Un opposant tenace

La Municipalité de Saint-Illide, on le sait, a toujours appliqué avec souplesse et indulgence les décrets de la Convention mais beaucoup de choses ont malgré tout changé dans le quotidien des Miraliers et il en est qui vivent mal cette période de bouleversements.

Si certains se résignent en silence et espèrent secrètement que l'ancien ordre des choses se rétablisse, d'autres, profitant de l'indulgence du Maire, n'hésitent pas à exprimer ouvertement leur hostilité.

C'est le cas d'Antoine Salvage, métayer à Camps, qui travaillait, avant la Révolution, pour le comte de Fargues, seigneur de Barriac (voir le château de Barriac). Peut-être Antoine partageait-il les idées de son ancien maître, peut-être le départ du comte et la vente de ses biens ont-ils eu des répercussions sur sa vie de métayer... en tout cas le voici maintenant très remonté contre la Municipalité et particulièrement contre la Garde nationale.

Au matin du 16 mai 1792, il se trouve à Treize vents probablement pour faire moudre son grain au moulin. C'est un endroit où les hommes de la commune aiment à se retrouver en attendant de récupérer leur farine. La discussion s'engage et bientôt dérape, Antoine, devant de nombreux témoins, tient "de mauvais propos publiquement contre le corps municipal et la Garde".

Il déclare que la municipalité est "composée de coquins et de gourmands", quant à la Garde, il ne la craint pas et s'en moque. Voulant sans doute mettre les rieurs de son côté, il ajoute qu'il va "les faire labourer tout comme des bœufs ". Il conclut en annonçant qu'il va probablement rejoindre le parti des aristocrates !

Nombre de témoins sont choqués, notamment Pierre Dujeol de Parieu Bas et Louis Martin du bourg. Tous les deux décident d'aller rendre compte de cet incident devant le Conseil municipal. C'est chose faite dès le lendemain midi.

Le procureur de la commune pense que l'affaire est grave et qu'il serait bon de déposer plainte devant le juge de paix du canton ; le Conseil hésite...
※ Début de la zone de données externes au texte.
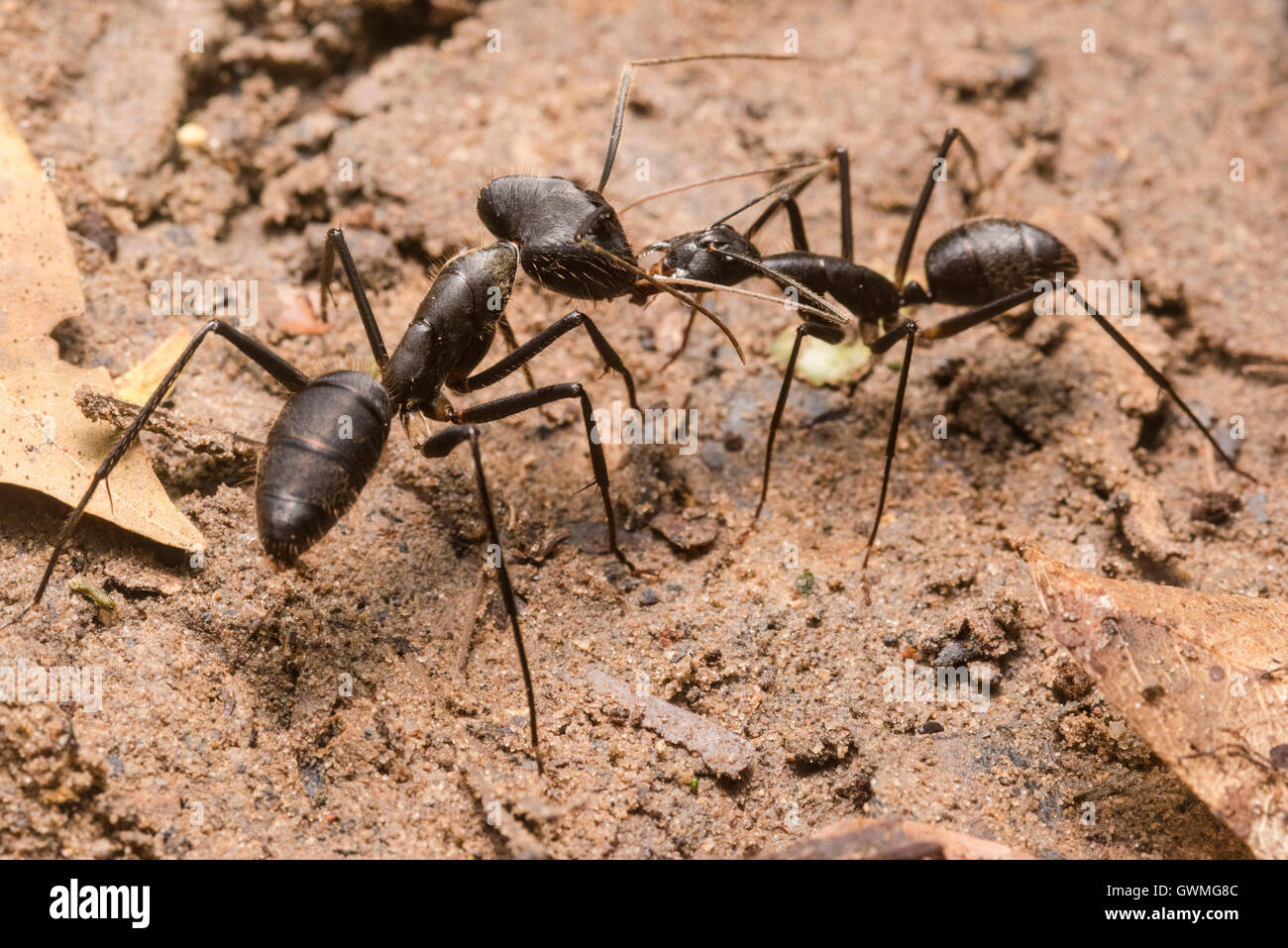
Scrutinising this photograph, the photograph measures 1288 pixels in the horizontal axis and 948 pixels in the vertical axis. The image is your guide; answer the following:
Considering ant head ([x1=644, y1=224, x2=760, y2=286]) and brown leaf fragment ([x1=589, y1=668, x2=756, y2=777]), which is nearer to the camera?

L'essentiel n'est-il pas de maintenir la cohésion de la commune ? Déposer une plainte n'est-ce pas prendre le risque de faire éclater la paix relative qui règne à Saint-Illide ?

Le Conseil, encore une fois, opte pour la prudence et la modération : aucune plainte ne sera déposée, mais Antoine Salvage, lui, n'en restera pas là puisqu'il n'hésitera pas, quelques mois plus tard, à cacher un déserteur (voir les soldats de l'an II à saint-Illide).